宇宙戦艦ヤマト2199(2012年:日) [Movie(映画・DVD)]
その後、テレビシリーズ「宇宙戦艦ヤマト2」「宇宙戦艦ヤマトⅢ」、劇場版「宇宙戦艦ヤマト~新たなる旅立ち~」「宇宙戦艦ヤマト 完結編」「宇宙戦艦ヤマト 復活編」、さらには実写版「SPCE BATTLESHIP YAMATO」も上映されるなど、制作サイドの混乱の中、数十年に渡って制作・放映、上映されてきた伝説的作品がヤマトシリーズだ。
ストーリーは異星人からの地球への攻撃をヤマトとその乗組員が阻止するといういたってシンプルなものだが、コテンパンにやられ、ボロボロになっても闘い続けるヤマトの姿が受けたのか、当時としてはリアルなメカが男子の心をくすぐったのか、時空を超える長距離移動ワープや一撃で星をも吹き飛ばすが充填中は攻撃できない波動砲などの設定がシビレたのか、今では不思議ではない様々な仕掛けが一世を風靡することとなった。
さて、様々なストーリーが描かれこれまで触れられることのなかった原点が、新たな設定でリメイクされたのが本作「宇宙戦艦ヤマト2199」だ。劇場でイベント的に公開され、その後DVD、ブルーレイで発売&レンタル、最後にテレビ放映と段階的に商機を広げるという新商法も展開された。恐るべし。

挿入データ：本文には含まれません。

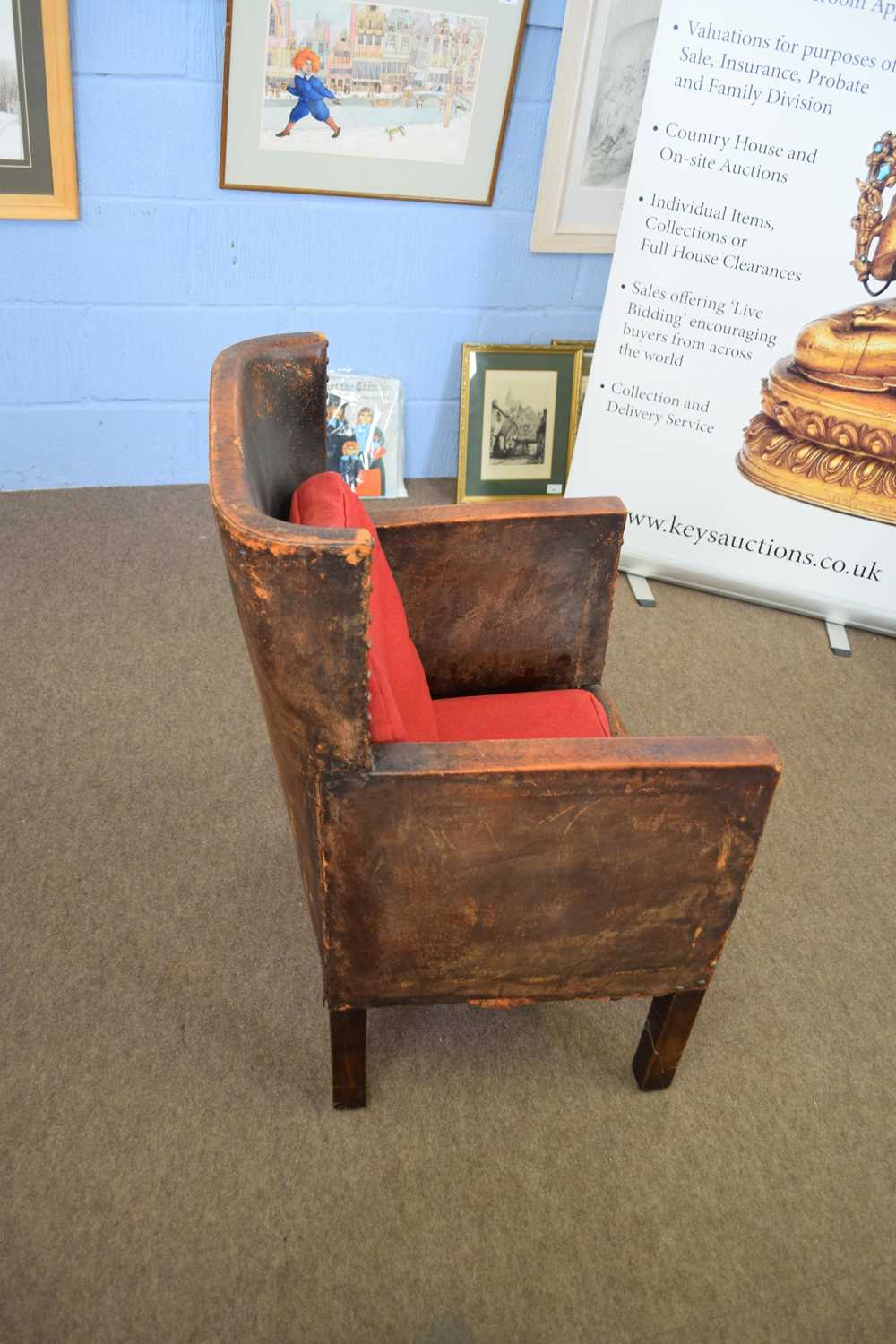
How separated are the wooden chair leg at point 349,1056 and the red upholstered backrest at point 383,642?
1.35 ft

未知の敵ガミラスからの攻撃を受けた地球に残された人類滅亡までの時間はわずか1年。遥か大マゼラン銀河からのメッセージを頼りに製造された宇宙戦艦ヤマトが往復33万6千光年の旅に出るというもの。
沖田十三艦長の元、古代進、島大助、森雪などの主要キャラクターは原作のまま、新たに多くのキャラクター設定がなされた。ヤマト他、主要メカもオリジナルデザインを踏襲しながら、新たな設定が設けられ、大筋オリジナルに沿いながらも新機軸のヤマトが再構築されたといえる。
前作を知る者からの評価は様々だが、当時を知る一人としてはなかなか面白く観させてもらった。
今のアニメ風になった森雪とやはり今風に女性乗組員が多数設定されており、オリジナルの男だらけのヤマトとは一線を画す。また、キャラクターデザインも松本零司氏のタッチから一新されており、そこも賛否の分かれるところだ。
主役の古代進も今風にモデルチェンジ。旧作の昭和スタイルから脱却した感があるが、少し弱くなった感じも・・・。
さらに、キャラクターが多数登場するため、航海士島や佐渡先生などの影が薄くなっているのは少々さびしいかもしれない。
本作では、旧海軍時代から現在の海自でも使われている用語・イントネーション・発音などを盛り込んでおり、一般的な呼称に慣れている者には違和感を覚えさせるところもある。
例えば、「艦長」のイントネーション。カン(↑)・チョウ (↓)が聞き慣れているが、本作ではカン(→)・チョウ(→)となっていたり、左舷(さげん)をヒダリゲンと言ったりする。「打ち方始め」も「うち~かた~はじめ」というように、SFとは思えないような何ともマニアックなこだわりをみせているのだ。
面白い点は枚挙にいとまがないが、作画も新しく奇麗に仕上がっていて旧作を知らなくても楽しめるのではないだろうか。
某伝説的ロボットアニメもリメイクするとかしないとか。設定は当時のままで劇的にリアルになったアニメ技術を駆使したリメイク版は旧作で燃え上がった世代にはたいへん興味深いものなのだ。実写版はどうしても裏切られた感が募るものが多いだけに期待は一層なのだろう。